Suffice to say, he’s a class act, a professional and worthy of his Hall of Fame status. However since being struck down (but not out) with a stroke, he clearly needs to hang up his microphone and stick to his lucrative role as a producer. At the risk of appearing callous, watching and hearing him is simply tragic and uncomfortable. Slurred speech doesn’t play well on TV and instead of ringing in the New Year with a toast and a kiss, I watch, wince and squirm in my chair as Mr. Clark employs enthusiastic delivery in an effort to overcome his handicap. But it doesn’t work. For the same reason a musician stops touring when he can no longer hit a note, Dick Clark needs to put his New Years Eve ear muffs and over-sized parka into storage and call it a day. He’s earned the retirement…enjoy it.
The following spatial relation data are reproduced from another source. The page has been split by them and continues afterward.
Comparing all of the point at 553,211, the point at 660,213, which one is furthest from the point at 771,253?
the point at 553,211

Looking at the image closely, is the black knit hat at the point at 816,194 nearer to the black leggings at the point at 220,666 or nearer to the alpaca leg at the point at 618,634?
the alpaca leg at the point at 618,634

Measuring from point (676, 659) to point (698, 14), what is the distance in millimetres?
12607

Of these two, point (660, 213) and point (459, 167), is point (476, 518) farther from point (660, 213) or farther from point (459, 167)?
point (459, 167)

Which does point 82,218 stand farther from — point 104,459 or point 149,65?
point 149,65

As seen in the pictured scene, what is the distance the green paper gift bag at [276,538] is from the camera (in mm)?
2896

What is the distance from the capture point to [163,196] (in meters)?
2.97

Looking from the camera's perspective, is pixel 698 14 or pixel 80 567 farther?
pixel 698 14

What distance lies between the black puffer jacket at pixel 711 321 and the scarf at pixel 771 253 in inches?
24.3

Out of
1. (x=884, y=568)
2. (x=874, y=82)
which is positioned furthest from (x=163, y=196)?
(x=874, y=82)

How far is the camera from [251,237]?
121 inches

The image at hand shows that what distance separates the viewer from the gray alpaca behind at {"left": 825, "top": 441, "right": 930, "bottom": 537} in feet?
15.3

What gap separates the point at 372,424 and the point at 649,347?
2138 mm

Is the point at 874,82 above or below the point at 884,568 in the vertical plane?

All that being said, I made a quick surf to FOX and the Robbie Knevil motorcycle jump for what was probably the most tasteless and anti-climactic event of the season. Hosted by Mark Thompson (who didn’t have a stroke but is as equally as difficult to watch speaking; ever heard of the expression “…a face for radio”) the 10 second event was a complete yawner. Clearly the days of high flying cycle jumps are now officially over. Even his crew seemed a bit bored with the results and from what I could see and hear, there was virtually no crowd to watch the jump. But the real “FOX-Grade” lapse in taste was the pre-jump overview that outlined Robbie’s potential hazards. Complete with digitally created footage, Thompson gave us 4-6 ways Knevil could be either critically injured or better yet, killed by the landing in the cauldron of fire he was launching himself over. It’s not rocket science to figure out that a crash would make for a great headline on 1/1/09 but to outline those tragic scenarios in great detail and hopeful anticipation (as if viewers were to too stupid to imagine what crash landing on asphalt might do to a body; Robbie’s old man gave us more than a few practical application lessons on that topic) as a prelude to the gag was despicable. Get a job Robbie.